Matthew was followed by Morris Dowton who reflected on more than 30 years history with the car. He referred, albeit briefly, to the now legendary story of the birth of the Esprit, and the directive of Colin Chapman to build a car for Paris within 10 days which despite everything, they achieved. 'And,' he added, 'the car is still the star of the show.'
Clive Dopson, Director of Manufacturing at Group Lotus also looked back briefly through fondly on a the passing of a great lady, from the first Giugiaro-designed models to the work of Peter Stevens, Julian Thompson, and Russell Carr. 'We are very proud of the fact that our supercar is now regarded by many as legendary,' he said. 'It has stood the test of time, demonstrated by the fact that it is still one of the highest performing cars in the world.
'For enthusiasts and fans, the end of the Esprit will be a sad time,' he added. 'But for Lotus, this is a time for celebration.'
The speeches where concluded with a brief word from the Chairman's representative Victor Kiam who as well as praising the commitment and support of those present, also talked about the growing strength of Group Lotus, the improvements being made across the business, and has confidence for the challenges of the future.

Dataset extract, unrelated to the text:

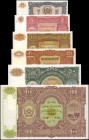AFGHANISTAN. Ministry of Finance. 2 to 100 Afghanis, 1936. P-15r to 20r. Uncirculated.
6 pieces in lot. A beautiful set of remainders boasting excell...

With the formalities over, it was time to head outside for the obligatory group photograph and various smaller shots huddled around two of the last Esprits. There was a brief comedy moment when the photographer – our own Jason Parnell – asked Russell Carr to move away from the vehicle to which some wag retorted (LEW's own kato): 'You've done enough damage as it is!'
It was then back inside (in the warmth) for a glass of champagne and a chance to talk and view several items of Esprit memorabilia on display, including the original press reviews, literature, and other such interesting ephemera.
Since production started in 1976, precisely 10,675 Esprits have been built and sold all over the world. It has been linked with many famous celebrities and racing drivers, but perhaps best known for its starring roles in various feature films from the James Bond classics The Spy who Loved Me and For Your Eyes Only to the more recent Pretty Women and Basic Instinct. Whatever the film, it has always had main billing.
The actual last Esprit is Saffron Yellow with black interior, and will be delivered to an anonymous customer in the US. The last Esprits to be sold in Europe were delivered to customers in mid 2003 and 46 'Final Edition' Esprits built exclusively for the US market are being delivered to USA dealers throughout early 2004.